#### [YOUR INSTRUCTIONS]
The data below should be copied out exactly, with its pictures omitted.

Content starts

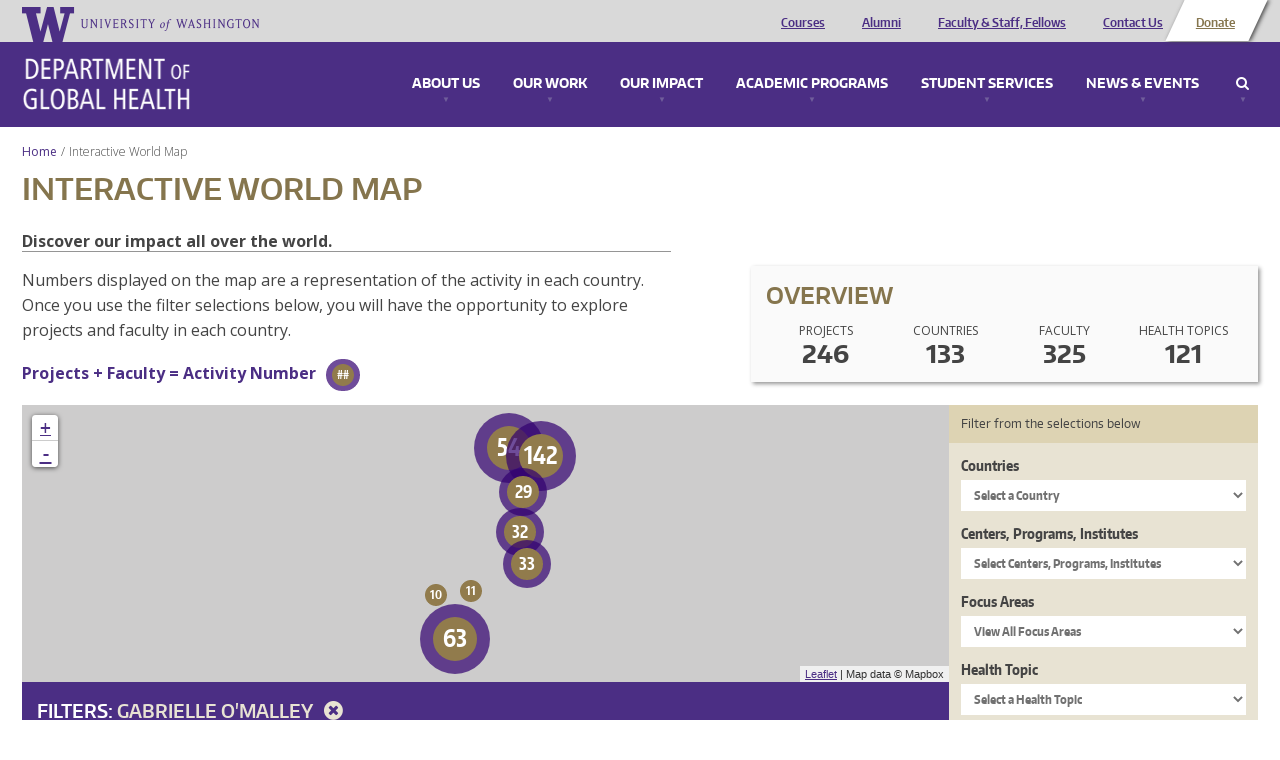

--- FILE ---
content_type: application/javascript
request_url: https://globalhealth.washington.edu/sites/default/files/js/js_rhABaxwMockqbGQFN4tOKQ6e64584jX2TNHinR8WrWc.js
body_size: 2183
content:
/**
 * @file
 * Preinit functions for Select2 integration
 */

(function ($) {

  Drupal.select2functions = {};

  if (Drupal.Select2 != undefined && Drupal.Select2.base_root != undefined) {

    Drupal.Select2.current_exludes = false;

    if (Drupal.Select2.settings_updated == undefined) {

      Drupal.Select2.settings_updated = false;
      Drupal.Select2.current_exludes = false;

      var setting_update_url = Drupal.Select2.base_root + 'select2/ajax/get_settings';

      var jqxhr = $.ajax(setting_update_url)
        .done(function (data) {
          if (data[0] != undefined && data[0].settings != undefined && data[0].settings.select_2 != undefined && data[0].settings.select_2.excludes != undefined) {

            Drupal.Select2.current_exludes = data[0].settings.select_2.excludes;

          }
        })
        .fail(function () {
          console.error('Error: while updating Select2 setting by ajax request.');
        })
        .always(function () {

          $(document).trigger('select2_settings_updated');

        });
    }
  }

})(jQuery);
;
(function ($) {

Drupal.googleanalytics = {};

$(document).ready(function() {

  // Attach mousedown, keyup, touchstart events to document only and catch
  // clicks on all elements.
  $(document.body).bind("mousedown keyup touchstart", function(event) {

    // Catch the closest surrounding link of a clicked element.
    $(event.target).closest("a,area").each(function() {

      // Is the clicked URL internal?
      if (Drupal.googleanalytics.isInternal(this.href)) {
        // Skip 'click' tracking, if custom tracking events are bound.
        if ($(this).is('.colorbox') && (Drupal.settings.googleanalytics.trackColorbox)) {
          // Do nothing here. The custom event will handle all tracking.
          //console.info("Click on .colorbox item has been detected.");
        }
        // Is download tracking activated and the file extension configured for download tracking?
        else if (Drupal.settings.googleanalytics.trackDownload && Drupal.googleanalytics.isDownload(this.href)) {
          // Download link clicked.
          ga("send", {
            "hitType": "event",
            "eventCategory": "Downloads",
            "eventAction": Drupal.googleanalytics.getDownloadExtension(this.href).toUpperCase(),
            "eventLabel": Drupal.googleanalytics.getPageUrl(this.href),
            "transport": "beacon"
          });
        }
        else if (Drupal.googleanalytics.isInternalSpecial(this.href)) {
          // Keep the internal URL for Google Analytics website overlay intact.
          ga("send", {
            "hitType": "pageview",
            "page": Drupal.googleanalytics.getPageUrl(this.href),
            "transport": "beacon"
          });
        }
      }
      else {
        if (Drupal.settings.googleanalytics.trackMailto && $(this).is("a[href^='mailto:'],area[href^='mailto:']")) {
          // Mailto link clicked.
          ga("send", {
            "hitType": "event",
            "eventCategory": "Mails",
            "eventAction": "Click",
            "eventLabel": this.href.substring(7),
            "transport": "beacon"
          });
        }
        else if (Drupal.settings.googleanalytics.trackOutbound && this.href.match(/^\w+:\/\//i)) {
          if (Drupal.settings.googleanalytics.trackDomainMode !== 2 || (Drupal.settings.googleanalytics.trackDomainMode === 2 && !Drupal.googleanalytics.isCrossDomain(this.hostname, Drupal.settings.googleanalytics.trackCrossDomains))) {
            // External link clicked / No top-level cross domain clicked.
            ga("send", {
              "hitType": "event",
              "eventCategory": "Outbound links",
              "eventAction": "Click",
              "eventLabel": this.href,
              "transport": "beacon"
            });
          }
        }
      }
    });
  });

  // Track hash changes as unique pageviews, if this option has been enabled.
  if (Drupal.settings.googleanalytics.trackUrlFragments) {
    window.onhashchange = function() {
      ga("send", {
        "hitType": "pageview",
        "page": location.pathname + location.search + location.hash
      });
    };
  }

  // Colorbox: This event triggers when the transition has completed and the
  // newly loaded content has been revealed.
  if (Drupal.settings.googleanalytics.trackColorbox) {
    $(document).bind("cbox_complete", function () {
      var href = $.colorbox.element().attr("href");
      if (href) {
        ga("send", {
          "hitType": "pageview",
          "page": Drupal.googleanalytics.getPageUrl(href)
        });
      }
    });
  }

});

/**
 * Check whether the hostname is part of the cross domains or not.
 *
 * @param string hostname
 *   The hostname of the clicked URL.
 * @param array crossDomains
 *   All cross domain hostnames as JS array.
 *
 * @return boolean
 */
Drupal.googleanalytics.isCrossDomain = function (hostname, crossDomains) {
  /**
   * jQuery < 1.6.3 bug: $.inArray crushes IE6 and Chrome if second argument is
   * `null` or `undefined`, http://bugs.jquery.com/ticket/10076,
   * https://github.com/jquery/jquery/commit/a839af034db2bd934e4d4fa6758a3fed8de74174
   *
   * @todo: Remove/Refactor in D8
   */
  if (!crossDomains) {
    return false;
  }
  else {
    return $.inArray(hostname, crossDomains) > -1 ? true : false;
  }
};

/**
 * Check whether this is a download URL or not.
 *
 * @param string url
 *   The web url to check.
 *
 * @return boolean
 */
Drupal.googleanalytics.isDownload = function (url) {
  var isDownload = new RegExp("\\.(" + Drupal.settings.googleanalytics.trackDownloadExtensions + ")([\?#].*)?$", "i");
  return isDownload.test(url);
};

/**
 * Check whether this is an absolute internal URL or not.
 *
 * @param string url
 *   The web url to check.
 *
 * @return boolean
 */
Drupal.googleanalytics.isInternal = function (url) {
  var isInternal = new RegExp("^(https?):\/\/" + window.location.host, "i");
  return isInternal.test(url);
};

/**
 * Check whether this is a special URL or not.
 *
 * URL types:
 *  - gotwo.module /go/* links.
 *
 * @param string url
 *   The web url to check.
 *
 * @return boolean
 */
Drupal.googleanalytics.isInternalSpecial = function (url) {
  var isInternalSpecial = new RegExp("(\/go\/.*)$", "i");
  return isInternalSpecial.test(url);
};

/**
 * Extract the relative internal URL from an absolute internal URL.
 *
 * Examples:
 * - http://mydomain.com/node/1 -> /node/1
 * - http://example.com/foo/bar -> http://example.com/foo/bar
 *
 * @param string url
 *   The web url to check.
 *
 * @return string
 *   Internal website URL
 */
Drupal.googleanalytics.getPageUrl = function (url) {
  var extractInternalUrl = new RegExp("^(https?):\/\/" + window.location.host, "i");
  return url.replace(extractInternalUrl, '');
};

/**
 * Extract the download file extension from the URL.
 *
 * @param string url
 *   The web url to check.
 *
 * @return string
 *   The file extension of the passed url. e.g. "zip", "txt"
 */
Drupal.googleanalytics.getDownloadExtension = function (url) {
  var extractDownloadextension = new RegExp("\\.(" + Drupal.settings.googleanalytics.trackDownloadExtensions + ")([\?#].*)?$", "i");
  var extension = extractDownloadextension.exec(url);
  return (extension === null) ? '' : extension[1];
};

})(jQuery);
;


--- FILE ---
content_type: application/javascript
request_url: https://www.washington.edu/static/UW-Alert-Banner/alert/?c=displayAlert&test=false
body_size: 38
content:
displayAlert({"found":0,"posts":[],"cache_state":"stale","cache_age":"0 minute(s), 29 second(s) old"})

Content ends

#### [RESPONSE AREA]
--- FILE ---
content_type: application/javascript
request_url: https://globalhealth.washington.edu/sites/default/files/js/js_rhABaxwMockqbGQFN4tOKQ6e64584jX2TNHinR8WrWc.js
body_size: 2183
content:
/**
 * @file
 * Preinit functions for Select2 integration
 */

(function ($) {

  Drupal.select2functions = {};

  if (Drupal.Select2 != undefined && Drupal.Select2.base_root != undefined) {

    Drupal.Select2.current_exludes = false;

    if (Drupal.Select2.settings_updated == undefined) {

      Drupal.Select2.settings_updated = false;
      Drupal.Select2.current_exludes = false;

      var setting_update_url = Drupal.Select2.base_root + 'select2/ajax/get_settings';

      var jqxhr = $.ajax(setting_update_url)
        .done(function (data) {
          if (data[0] != undefined && data[0].settings != undefined && data[0].settings.select_2 != undefined && data[0].settings.select_2.excludes != undefined) {

            Drupal.Select2.current_exludes = data[0].settings.select_2.excludes;

          }
        })
        .fail(function () {
          console.error('Error: while updating Select2 setting by ajax request.');
        })
        .always(function () {

          $(document).trigger('select2_settings_updated');

        });
    }
  }

})(jQuery);
;
(function ($) {

Drupal.googleanalytics = {};

$(document).ready(function() {

  // Attach mousedown, keyup, touchstart events to document only and catch
  // clicks on all elements.
  $(document.body).bind("mousedown keyup touchstart", function(event) {

    // Catch the closest surrounding link of a clicked element.
    $(event.target).closest("a,area").each(function() {

      // Is the clicked URL internal?
      if (Drupal.googleanalytics.isInternal(this.href)) {
        // Skip 'click' tracking, if custom tracking events are bound.
        if ($(this).is('.colorbox') && (Drupal.settings.googleanalytics.trackColorbox)) {
          // Do nothing here. The custom event will handle all tracking.
          //console.info("Click on .colorbox item has been detected.");
        }
        // Is download tracking activated and the file extension configured for download tracking?
        else if (Drupal.settings.googleanalytics.trackDownload && Drupal.googleanalytics.isDownload(this.href)) {
          // Download link clicked.
          ga("send", {
            "hitType": "event",
            "eventCategory": "Downloads",
            "eventAction": Drupal.googleanalytics.getDownloadExtension(this.href).toUpperCase(),
            "eventLabel": Drupal.googleanalytics.getPageUrl(this.href),
            "transport": "beacon"
          });
        }
        else if (Drupal.googleanalytics.isInternalSpecial(this.href)) {
          // Keep the internal URL for Google Analytics website overlay intact.
          ga("send", {
            "hitType": "pageview",
            "page": Drupal.googleanalytics.getPageUrl(this.href),
            "transport": "beacon"
          });
        }
      }
      else {
        if (Drupal.settings.googleanalytics.trackMailto && $(this).is("a[href^='mailto:'],area[href^='mailto:']")) {
          // Mailto link clicked.
          ga("send", {
            "hitType": "event",
            "eventCategory": "Mails",
            "eventAction": "Click",
            "eventLabel": this.href.substring(7),
            "transport": "beacon"
          });
        }
        else if (Drupal.settings.googleanalytics.trackOutbound && this.href.match(/^\w+:\/\//i)) {
          if (Drupal.settings.googleanalytics.trackDomainMode !== 2 || (Drupal.settings.googleanalytics.trackDomainMode === 2 && !Drupal.googleanalytics.isCrossDomain(this.hostname, Drupal.settings.googleanalytics.trackCrossDomains))) {
            // External link clicked / No top-level cross domain clicked.
            ga("send", {
              "hitType": "event",
              "eventCategory": "Outbound links",
              "eventAction": "Click",
              "eventLabel": this.href,
              "transport": "beacon"
            });
          }
        }
      }
    });
  });

  // Track hash changes as unique pageviews, if this option has been enabled.
  if (Drupal.settings.googleanalytics.trackUrlFragments) {
    window.onhashchange = function() {
      ga("send", {
        "hitType": "pageview",
        "page": location.pathname + location.search + location.hash
      });
    };
  }

  // Colorbox: This event triggers when the transition has completed and the
  // newly loaded content has been revealed.
  if (Drupal.settings.googleanalytics.trackColorbox) {
    $(document).bind("cbox_complete", function () {
      var href = $.colorbox.element().attr("href");
      if (href) {
        ga("send", {
          "hitType": "pageview",
          "page": Drupal.googleanalytics.getPageUrl(href)
        });
      }
    });
  }

});

/**
 * Check whether the hostname is part of the cross domains or not.
 *
 * @param string hostname
 *   The hostname of the clicked URL.
 * @param array crossDomains
 *   All cross domain hostnames as JS array.
 *
 * @return boolean
 */
Drupal.googleanalytics.isCrossDomain = function (hostname, crossDomains) {
  /**
   * jQuery < 1.6.3 bug: $.inArray crushes IE6 and Chrome if second argument is
   * `null` or `undefined`, http://bugs.jquery.com/ticket/10076,
   * https://github.com/jquery/jquery/commit/a839af034db2bd934e4d4fa6758a3fed8de74174
   *
   * @todo: Remove/Refactor in D8
   */
  if (!crossDomains) {
    return false;
  }
  else {
    return $.inArray(hostname, crossDomains) > -1 ? true : false;
  }
};

/**
 * Check whether this is a download URL or not.
 *
 * @param string url
 *   The web url to check.
 *
 * @return boolean
 */
Drupal.googleanalytics.isDownload = function (url) {
  var isDownload = new RegExp("\\.(" + Drupal.settings.googleanalytics.trackDownloadExtensions + ")([\?#].*)?$", "i");
  return isDownload.test(url);
};

/**
 * Check whether this is an absolute internal URL or not.
 *
 * @param string url
 *   The web url to check.
 *
 * @return boolean
 */
Drupal.googleanalytics.isInternal = function (url) {
  var isInternal = new RegExp("^(https?):\/\/" + window.location.host, "i");
  return isInternal.test(url);
};

/**
 * Check whether this is a special URL or not.
 *
 * URL types:
 *  - gotwo.module /go/* links.
 *
 * @param string url
 *   The web url to check.
 *
 * @return boolean
 */
Drupal.googleanalytics.isInternalSpecial = function (url) {
  var isInternalSpecial = new RegExp("(\/go\/.*)$", "i");
  return isInternalSpecial.test(url);
};

/**
 * Extract the relative internal URL from an absolute internal URL.
 *
 * Examples:
 * - http://mydomain.com/node/1 -> /node/1
 * - http://example.com/foo/bar -> http://example.com/foo/bar
 *
 * @param string url
 *   The web url to check.
 *
 * @return string
 *   Internal website URL
 */
Drupal.googleanalytics.getPageUrl = function (url) {
  var extractInternalUrl = new RegExp("^(https?):\/\/" + window.location.host, "i");
  return url.replace(extractInternalUrl, '');
};

/**
 * Extract the download file extension from the URL.
 *
 * @param string url
 *   The web url to check.
 *
 * @return string
 *   The file extension of the passed url. e.g. "zip", "txt"
 */
Drupal.googleanalytics.getDownloadExtension = function (url) {
  var extractDownloadextension = new RegExp("\\.(" + Drupal.settings.googleanalytics.trackDownloadExtensions + ")([\?#].*)?$", "i");
  var extension = extractDownloadextension.exec(url);
  return (extension === null) ? '' : extension[1];
};

})(jQuery);
;


--- FILE ---
content_type: application/javascript
request_url: https://www.washington.edu/static/UW-Alert-Banner/alert/?c=displayAlert&test=false
body_size: 38
content:
displayAlert({"found":0,"posts":[],"cache_state":"stale","cache_age":"0 minute(s), 29 second(s) old"})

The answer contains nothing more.